Self-Custody Wallets Dominate: 59% of Crypto Users in 2025

The crypto custody landscape is undergoing a significant shift, with self-custody wallets projected to dominate by 2025. Approximately 59% of crypto users globally are expected to prefer the direct control and responsibility of managing their own keys, marking a departure from reliance on centralized exchanges. This trend reflects increasing user awareness of the risks associated with custodial solutions and a desire for greater control over their assets, aligning with the core principles of decentralization.

Self-Custody Wallets Dominate: 59% of Crypto Users in 2025

Several factors are driving this surge in self-custody adoption. High-profile exchange collapses and security breaches have eroded trust in custodial services, prompting users to seek more secure alternatives. A 2025 report indicated that nearly 71% of crypto users have increased awareness of self-custody options.

The growing preference for self-custody is reflected in market trends. Hardware wallet sales are projected to reach $0.56 billion in 2025, with a compound annual growth rate (CAGR) of nearly 30%. The global crypto wallet market is valued at $12.59 billion in 2024 and forecast to reach $100.77 billion by 2033 at a CAGR of 26.3%.

Demographics also play a crucial role. Millennials (ages 25–44) constitute approximately 40% of crypto users, followed by Gen Z (ages 18–24) at around 20%. These digitally native generations are more comfortable with managing their own private keys and actively seek self-custody solutions. Mobile-first wallets are also gaining traction, exhibiting 2.3 times higher user retention than browser-extension wallets in 2025, indicating a shift in access preferences.

While self-custody offers enhanced control, it also presents significant security challenges. Users bear sole responsibility for safeguarding their assets, and the consequences of key loss or theft can be severe. In the first six months of 2025, $3.1 billion in crypto was lost due to weak wallet security, making it the worst year on record for such losses.

Innovations are emerging to mitigate these risks. Wallets with multi-factor authentication (MFA) have a 62% lower incidence of compromise. Wallets offering hardware key storage and air-gap signing had incident rates under 5%, compared to over 15% for software-only models.

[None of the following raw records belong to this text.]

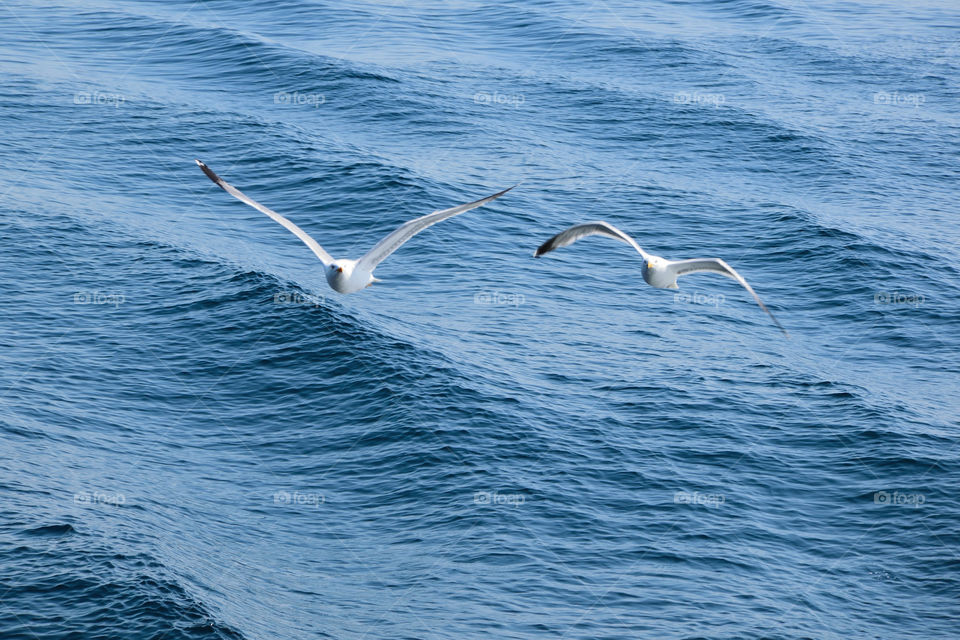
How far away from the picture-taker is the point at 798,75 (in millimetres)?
114438

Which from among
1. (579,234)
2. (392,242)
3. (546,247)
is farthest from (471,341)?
(546,247)

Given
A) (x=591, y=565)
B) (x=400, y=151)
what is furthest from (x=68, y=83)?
(x=591, y=565)

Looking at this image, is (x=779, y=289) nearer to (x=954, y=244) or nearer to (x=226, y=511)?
(x=954, y=244)

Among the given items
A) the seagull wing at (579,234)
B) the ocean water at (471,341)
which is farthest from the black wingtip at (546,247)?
the ocean water at (471,341)

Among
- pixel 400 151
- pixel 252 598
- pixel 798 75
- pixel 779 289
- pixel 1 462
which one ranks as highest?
pixel 798 75

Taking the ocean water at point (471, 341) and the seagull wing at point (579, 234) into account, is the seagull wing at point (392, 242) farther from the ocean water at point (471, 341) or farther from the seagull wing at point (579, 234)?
the ocean water at point (471, 341)

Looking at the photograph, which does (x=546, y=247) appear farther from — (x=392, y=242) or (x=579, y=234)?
(x=392, y=242)

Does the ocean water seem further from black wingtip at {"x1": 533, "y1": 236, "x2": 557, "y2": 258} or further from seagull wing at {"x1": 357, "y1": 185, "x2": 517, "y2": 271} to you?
black wingtip at {"x1": 533, "y1": 236, "x2": 557, "y2": 258}

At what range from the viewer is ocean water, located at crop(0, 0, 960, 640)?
164 ft

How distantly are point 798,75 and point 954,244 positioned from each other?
3613 centimetres

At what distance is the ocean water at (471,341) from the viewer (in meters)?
49.9

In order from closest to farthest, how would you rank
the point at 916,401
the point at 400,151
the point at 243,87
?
the point at 916,401 → the point at 400,151 → the point at 243,87

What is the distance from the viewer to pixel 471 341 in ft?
226

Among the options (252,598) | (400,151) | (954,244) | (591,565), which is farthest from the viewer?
(400,151)
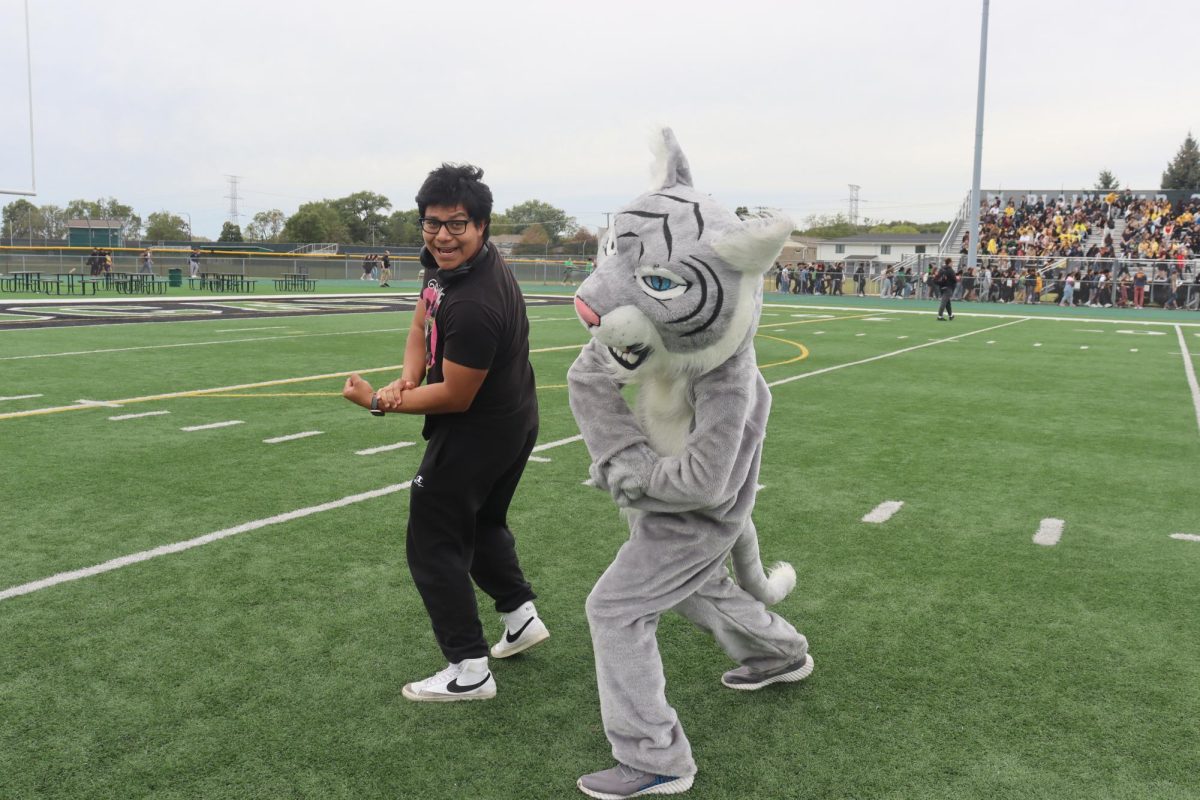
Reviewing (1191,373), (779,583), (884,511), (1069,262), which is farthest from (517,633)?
(1069,262)

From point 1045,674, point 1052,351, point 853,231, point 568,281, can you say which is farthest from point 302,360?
point 853,231

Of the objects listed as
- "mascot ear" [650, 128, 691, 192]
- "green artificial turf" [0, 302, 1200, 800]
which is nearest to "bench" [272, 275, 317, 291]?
"green artificial turf" [0, 302, 1200, 800]

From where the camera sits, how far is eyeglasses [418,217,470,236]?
3393 mm

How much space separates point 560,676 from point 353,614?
1.11 metres

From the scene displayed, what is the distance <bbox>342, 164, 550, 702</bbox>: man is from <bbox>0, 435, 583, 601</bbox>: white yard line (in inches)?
76.3

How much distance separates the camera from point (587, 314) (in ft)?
9.59

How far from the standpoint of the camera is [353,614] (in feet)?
14.4

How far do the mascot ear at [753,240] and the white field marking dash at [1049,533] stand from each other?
373 centimetres

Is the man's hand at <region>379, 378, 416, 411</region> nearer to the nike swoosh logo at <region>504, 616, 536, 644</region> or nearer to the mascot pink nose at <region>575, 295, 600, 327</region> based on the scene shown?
the mascot pink nose at <region>575, 295, 600, 327</region>

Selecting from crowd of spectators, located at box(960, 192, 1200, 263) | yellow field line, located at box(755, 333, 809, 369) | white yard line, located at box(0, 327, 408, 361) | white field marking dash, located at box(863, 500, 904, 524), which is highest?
crowd of spectators, located at box(960, 192, 1200, 263)

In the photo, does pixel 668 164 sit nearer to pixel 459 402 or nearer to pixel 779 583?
pixel 459 402

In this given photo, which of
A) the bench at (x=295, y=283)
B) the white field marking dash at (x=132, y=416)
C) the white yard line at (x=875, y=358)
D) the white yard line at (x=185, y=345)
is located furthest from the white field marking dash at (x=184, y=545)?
the bench at (x=295, y=283)

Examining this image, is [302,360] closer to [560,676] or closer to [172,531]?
[172,531]

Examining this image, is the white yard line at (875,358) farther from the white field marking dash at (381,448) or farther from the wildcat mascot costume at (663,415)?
the wildcat mascot costume at (663,415)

Despite the rise of self-custody, custodial solutions still hold a substantial share of the market, particularly among newer users who prioritize convenience. As of 2025, custodial models account for approximately 41% of hot wallets, while non-custodial wallets account for about 59%. Newer users often prefer custodial wallets, while power users and DeFi participants tend to favor self-custody.

The popularity of various wallet providers offers insights into user preferences. Trust Wallet led with a 35.09% share of downloads in March 2025, followed by MetaMask and Phantom. Coinbase Wallet accounted for 9.55%, reflecting strong adoption among U.S. retail users. Trust Wallet’s dominance suggests a preference for mobile-first, multi-chain wallets, while MetaMask’s popularity highlights the importance of DeFi integration.

As self-custody gains mainstream adoption, regulators are paying close attention. Concerns about illicit activity and the lack of traditional consumer protections are prompting increased scrutiny. In 2025, global regulators issued over 21 new advisories on wallet fraud and self-custody risks. The Financial Action Task Force (FATF) and Europol include non-custodial wallets in over 75% of their updated regulatory frameworks. While regulations primarily target centralized exchanges, the possibility of increased scrutiny for self-custody wallets remains a concern for some users.

The growth of self-custody wallets underscores the enduring appeal of decentralization. As users become more informed and security solutions improve, the trend toward self-sovereignty is likely to continue. However, addressing the challenges of key management, security, and regulatory uncertainty is crucial to making self-custody a viable option for the masses. Future wallets will need to be not only secure but also intuitive, user-friendly, and seamlessly integrated with the broader crypto ecosystem to unlock the full potential of a decentralized and self-sovereign future.